If the prior is defined over an unbounded set, generalize into: \[\pi_{\beta}(x) = \text{prior}(x)(\text{likelihood}(x))^{\beta}\]

Let us call \(\beta\) the annealing parameter

Now we have several different “landscapes”, from smooth to rough. We will explore all of them simultaneously!

Parallel tempering: swaps

Poll: what is the swap acceptance ratio?

Suppose you just proposed a swap between chain \(i\) and \(i+1\)

  1. One
  2. \((\pi_i(x_{i}) \pi_{i+1}(x_{i+1})) / (\pi_i(x_{i+1}) \pi_{i+1}(x_{i}))\)
  3. \((\pi_i(x_{i+1}) \pi_{i+1}(x_{i})) / (\pi_i(x_{i}) \pi_{i+1}(x_{i+1}))\)
  4. \(\pi_i(x_{i+1}) / \pi_{i+1}(x_{i})\)
  5. \(\pi_{i+1}(x_{i}) / \pi_i(x_{i+1})\)

Swap acceptance ratio

Let \(x = (x_0, x_1, \dots, x_N)\) denote the current state, and the proposed state is \(x' = (x_0, x_1, \dots, x_{i-1}, \color{blue}{x_{i+1}}, \color{red}{x_i}, x_{i+2}, \dots, x_N)\)

Note: the proposal is symmetric, hence the ratio ignores the proposal and only involves the ratio of augmented target distributions:

\[ \begin{align*} \frac{\tilde \pi(x')}{\tilde \pi(x)} &= \frac{\pi_0(x_0) \pi_1(x_1) \dots \pi_{i-1}(x_{i-1}) \color{blue}{\pi_i(x_{i+1})} \color{red}{\pi_{i+1}(x_i)} \pi_{i+2}(x_{i+2}) \dots \pi_N(x_N)}{\pi_0(x_0) \pi_1(x_1) \dots \pi_{i-1}(x_{i-1}) \color{blue}{\pi_i(x_{i})} \color{red}{\pi_{i+1}(x_{i+1})} \pi_{i+2}(x_{i+2}) \dots \pi_N(x_N)} \\ &= \frac{\color{blue}{\pi_i(x_{i+1})} \color{red}{\pi_{i+1}(x_i)}}{\color{blue}{\pi_i(x_{i})} \color{red}{\pi_{i+1}(x_{i+1})}}. \end{align*} \]

A law of large numbers

We now have all the ingredients to demonstrate how the “MCMC methodology game” can be applied to get a law of large numbers for the parallel tempering algorithm.

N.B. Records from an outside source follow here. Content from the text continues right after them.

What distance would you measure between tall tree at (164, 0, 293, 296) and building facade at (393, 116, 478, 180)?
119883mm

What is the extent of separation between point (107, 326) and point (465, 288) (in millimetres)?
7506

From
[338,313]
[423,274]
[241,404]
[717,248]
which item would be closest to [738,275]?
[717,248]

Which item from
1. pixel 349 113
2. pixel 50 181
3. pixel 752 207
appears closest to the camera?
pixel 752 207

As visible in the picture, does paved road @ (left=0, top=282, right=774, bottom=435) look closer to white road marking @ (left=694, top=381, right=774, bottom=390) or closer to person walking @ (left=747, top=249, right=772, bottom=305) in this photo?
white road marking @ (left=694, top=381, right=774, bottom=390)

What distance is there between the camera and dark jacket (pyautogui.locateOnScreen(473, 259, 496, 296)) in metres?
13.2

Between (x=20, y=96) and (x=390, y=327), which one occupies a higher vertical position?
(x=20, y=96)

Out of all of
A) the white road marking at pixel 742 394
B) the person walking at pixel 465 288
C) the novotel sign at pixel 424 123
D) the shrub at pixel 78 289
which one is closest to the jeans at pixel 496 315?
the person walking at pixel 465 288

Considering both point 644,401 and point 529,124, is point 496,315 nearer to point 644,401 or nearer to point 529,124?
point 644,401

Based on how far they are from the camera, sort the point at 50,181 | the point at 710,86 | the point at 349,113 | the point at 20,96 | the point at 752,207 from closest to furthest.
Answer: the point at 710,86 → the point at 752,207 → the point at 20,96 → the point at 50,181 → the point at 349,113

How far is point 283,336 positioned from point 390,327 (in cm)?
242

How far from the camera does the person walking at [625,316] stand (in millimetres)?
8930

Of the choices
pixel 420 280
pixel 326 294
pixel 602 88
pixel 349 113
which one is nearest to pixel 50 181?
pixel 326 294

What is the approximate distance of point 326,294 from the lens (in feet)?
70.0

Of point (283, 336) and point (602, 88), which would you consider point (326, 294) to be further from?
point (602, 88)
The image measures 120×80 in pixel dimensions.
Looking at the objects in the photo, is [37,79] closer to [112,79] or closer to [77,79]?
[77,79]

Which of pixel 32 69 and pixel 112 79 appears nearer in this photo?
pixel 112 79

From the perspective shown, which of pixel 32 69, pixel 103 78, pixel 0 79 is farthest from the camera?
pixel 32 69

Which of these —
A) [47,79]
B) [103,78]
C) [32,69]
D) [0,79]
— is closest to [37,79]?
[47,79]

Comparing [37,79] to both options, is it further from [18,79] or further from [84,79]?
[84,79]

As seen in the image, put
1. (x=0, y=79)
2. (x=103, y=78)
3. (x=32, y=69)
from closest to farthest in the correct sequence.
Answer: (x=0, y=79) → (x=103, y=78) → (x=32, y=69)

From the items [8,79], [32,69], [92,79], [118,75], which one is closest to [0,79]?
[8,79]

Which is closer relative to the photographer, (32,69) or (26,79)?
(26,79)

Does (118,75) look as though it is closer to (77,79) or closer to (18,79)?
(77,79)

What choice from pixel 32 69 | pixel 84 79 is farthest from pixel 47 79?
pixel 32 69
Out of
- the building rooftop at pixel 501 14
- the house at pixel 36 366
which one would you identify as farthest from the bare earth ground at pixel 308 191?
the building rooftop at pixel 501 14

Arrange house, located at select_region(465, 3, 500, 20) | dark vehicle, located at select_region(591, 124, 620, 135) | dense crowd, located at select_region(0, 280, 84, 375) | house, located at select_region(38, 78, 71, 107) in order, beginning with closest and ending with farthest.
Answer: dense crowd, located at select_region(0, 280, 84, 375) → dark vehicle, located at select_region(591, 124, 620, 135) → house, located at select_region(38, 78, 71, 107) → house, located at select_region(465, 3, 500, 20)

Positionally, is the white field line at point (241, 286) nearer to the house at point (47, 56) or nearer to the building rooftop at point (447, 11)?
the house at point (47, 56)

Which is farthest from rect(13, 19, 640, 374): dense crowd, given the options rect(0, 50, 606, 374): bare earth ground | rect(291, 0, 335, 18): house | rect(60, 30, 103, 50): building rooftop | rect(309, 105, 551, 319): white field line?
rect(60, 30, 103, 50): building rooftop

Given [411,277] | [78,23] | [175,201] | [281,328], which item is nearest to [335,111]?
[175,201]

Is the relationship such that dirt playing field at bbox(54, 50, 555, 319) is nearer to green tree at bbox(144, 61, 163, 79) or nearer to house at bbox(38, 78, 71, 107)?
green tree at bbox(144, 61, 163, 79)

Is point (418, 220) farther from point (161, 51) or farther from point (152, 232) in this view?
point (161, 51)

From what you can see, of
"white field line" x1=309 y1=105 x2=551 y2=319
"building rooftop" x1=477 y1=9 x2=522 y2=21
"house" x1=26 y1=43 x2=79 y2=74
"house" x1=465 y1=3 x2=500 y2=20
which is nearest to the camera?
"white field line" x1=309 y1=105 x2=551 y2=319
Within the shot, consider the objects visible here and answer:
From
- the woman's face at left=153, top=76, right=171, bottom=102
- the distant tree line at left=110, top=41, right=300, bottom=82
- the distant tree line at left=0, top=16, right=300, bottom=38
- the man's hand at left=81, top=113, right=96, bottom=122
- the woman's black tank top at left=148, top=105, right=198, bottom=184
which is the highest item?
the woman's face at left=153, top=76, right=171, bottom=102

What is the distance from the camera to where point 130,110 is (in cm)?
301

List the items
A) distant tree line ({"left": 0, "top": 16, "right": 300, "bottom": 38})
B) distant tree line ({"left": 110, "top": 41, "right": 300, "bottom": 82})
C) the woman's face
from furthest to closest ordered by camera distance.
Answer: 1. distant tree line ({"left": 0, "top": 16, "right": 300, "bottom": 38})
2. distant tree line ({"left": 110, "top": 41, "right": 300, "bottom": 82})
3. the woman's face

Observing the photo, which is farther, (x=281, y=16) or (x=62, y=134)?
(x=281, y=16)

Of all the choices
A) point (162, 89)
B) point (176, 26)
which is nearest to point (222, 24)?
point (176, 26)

  1. The swap move is a MH move and hence is \(\pi\)-invariant
  2. We assume the “local exploration kernels” are \(\pi\)-invariant and irreducible
  3. Hence using either mixture of alternation of the “local exploration steps” and “communication steps” yields a \(\pi\)-invariant and irreducible sampler
  4. Hence, we have a law of large numebers

Interesting twist coming up soon: deciding which of mixture or alternation to use can have a huge effect in the context of parallel tempering!

Non-reversible parallel tempering

Parallel Tempering: Reversible (top) versus non-reversible (bottom)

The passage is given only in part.